By Sue Moore
The “open for business” sign goes up for a second year at the new pavilion on Richardson Street for the Vicksburg Farmers’ Market from 2:30-6:30 p.m., May 22. It’s the market’s sixth year as a purveyor of locally grown fruits and vegetables along with specialty items such as baked goods, coffee beans, granola bars, handmade soaps, and mushrooms.
There are some new vendors for market visitors to inspect, along with many who have been with the market since its inception located at the former Bobby’s drive-in restaurant. Carol Meyer-Niedzwiecki has been recruited to become the co-market manager, taking Stella Shearer’s place for the 2015 season.
The market has been graced with area musicians each week, coming to play for the customers as the browse. They are from the Kalamazoo Folk Life Society and offer their services for free, but do put the hat out for contributions. June Kucks, a Vicksburg member of the society, is handling all the arrangements. Charlie Burgstahler will do the honors on May 22. He plays guitar and Harmonica. Jim Jager will be holding forth on May 29, playing guitar and singing in his easy listening style.

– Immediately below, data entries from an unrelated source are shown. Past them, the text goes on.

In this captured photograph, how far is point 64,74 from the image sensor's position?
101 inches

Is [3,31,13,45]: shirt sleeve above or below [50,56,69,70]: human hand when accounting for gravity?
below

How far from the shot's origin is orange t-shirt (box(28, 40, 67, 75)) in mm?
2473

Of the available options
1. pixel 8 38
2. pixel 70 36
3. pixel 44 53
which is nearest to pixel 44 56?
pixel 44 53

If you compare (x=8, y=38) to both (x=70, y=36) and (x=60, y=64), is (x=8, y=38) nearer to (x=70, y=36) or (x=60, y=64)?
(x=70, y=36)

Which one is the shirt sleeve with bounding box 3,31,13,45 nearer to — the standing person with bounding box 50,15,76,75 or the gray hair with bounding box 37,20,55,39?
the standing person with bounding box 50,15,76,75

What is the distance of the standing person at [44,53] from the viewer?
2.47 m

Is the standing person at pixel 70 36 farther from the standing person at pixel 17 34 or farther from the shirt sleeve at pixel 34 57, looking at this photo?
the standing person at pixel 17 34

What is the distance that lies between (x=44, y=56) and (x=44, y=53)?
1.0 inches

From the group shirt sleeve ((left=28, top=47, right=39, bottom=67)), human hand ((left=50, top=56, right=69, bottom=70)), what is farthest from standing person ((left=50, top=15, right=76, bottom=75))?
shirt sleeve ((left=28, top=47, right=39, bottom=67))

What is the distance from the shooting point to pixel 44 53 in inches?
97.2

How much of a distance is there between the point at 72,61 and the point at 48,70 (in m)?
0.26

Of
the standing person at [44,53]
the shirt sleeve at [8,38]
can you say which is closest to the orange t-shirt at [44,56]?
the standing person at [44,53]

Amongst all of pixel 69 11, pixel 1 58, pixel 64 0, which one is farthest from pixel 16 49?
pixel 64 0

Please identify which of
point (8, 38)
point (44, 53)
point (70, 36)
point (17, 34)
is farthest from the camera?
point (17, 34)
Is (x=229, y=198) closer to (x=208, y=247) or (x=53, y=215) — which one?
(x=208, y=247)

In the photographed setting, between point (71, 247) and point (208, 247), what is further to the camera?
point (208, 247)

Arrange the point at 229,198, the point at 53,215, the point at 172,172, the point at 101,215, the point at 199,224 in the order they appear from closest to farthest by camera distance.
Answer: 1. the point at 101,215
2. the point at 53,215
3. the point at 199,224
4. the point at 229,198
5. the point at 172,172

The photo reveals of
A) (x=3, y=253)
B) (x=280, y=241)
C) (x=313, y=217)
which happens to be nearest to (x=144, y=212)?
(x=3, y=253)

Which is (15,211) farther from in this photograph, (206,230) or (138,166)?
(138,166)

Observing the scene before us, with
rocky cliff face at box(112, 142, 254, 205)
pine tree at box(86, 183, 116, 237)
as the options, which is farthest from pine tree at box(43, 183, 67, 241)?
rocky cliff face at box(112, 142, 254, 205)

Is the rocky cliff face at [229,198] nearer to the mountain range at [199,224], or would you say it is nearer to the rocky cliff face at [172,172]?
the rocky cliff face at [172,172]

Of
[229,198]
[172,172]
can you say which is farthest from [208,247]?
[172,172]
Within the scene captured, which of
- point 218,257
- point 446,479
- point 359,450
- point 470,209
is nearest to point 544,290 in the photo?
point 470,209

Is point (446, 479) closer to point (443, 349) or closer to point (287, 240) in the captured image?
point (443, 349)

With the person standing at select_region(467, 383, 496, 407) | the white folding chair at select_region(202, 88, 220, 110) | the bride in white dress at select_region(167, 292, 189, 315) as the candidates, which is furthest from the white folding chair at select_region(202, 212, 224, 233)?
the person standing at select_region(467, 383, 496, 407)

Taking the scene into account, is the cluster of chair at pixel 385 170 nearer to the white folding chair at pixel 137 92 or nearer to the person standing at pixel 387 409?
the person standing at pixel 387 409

Kids Plate, organized by Carol LaFrance and Penny Allen will be back again on the third Friday of June, July and August. She is also planning a presentation in partnership with Rise and Dine entitled “Eating Healthy on a Budget.” LaFrance is president of the nonprofit market.
A new parking arrangement has been drawn up by Don Wiertella and John Polacek, former MDOT engineers. It was approved by the village, the Market Board, and the Lions Club in April. Customers will continue to enter from Spruce Street, though at a new entrance stretching directly east and west close to the Heritage Garden. Parking will be off the newly graveled road and on Spruce St., with the hope that grass will take hold on the east side of the pavilion where the Lions Club usually conducts its volleyball tournament in July. Over 225 cubic yards of donated top soil has been trucked in from the Allen Edwin building development to cover the east side, replacing gravel and broken glass shards following construction of the pavilion.
The first year in the pavilion saw a large increase in the number of customers and vendors who liked to be under cover in the pavilion. The Vicksburg market is one of the largest in the area and has gained a stellar reputation among those who love fresh vegetables and fruit each week. The variety of offerings has been a big draw, with the market hitting over 950 customers on a warm day in August of 2014. It is a nonprofit organization, run by volunteers who have put in countless hours to help make it run efficiently. SNAP, Double Up Food Bucks, Senior Fresh, Project Fresh, WIC, and Generous Hands coupons will be honored again in 2015.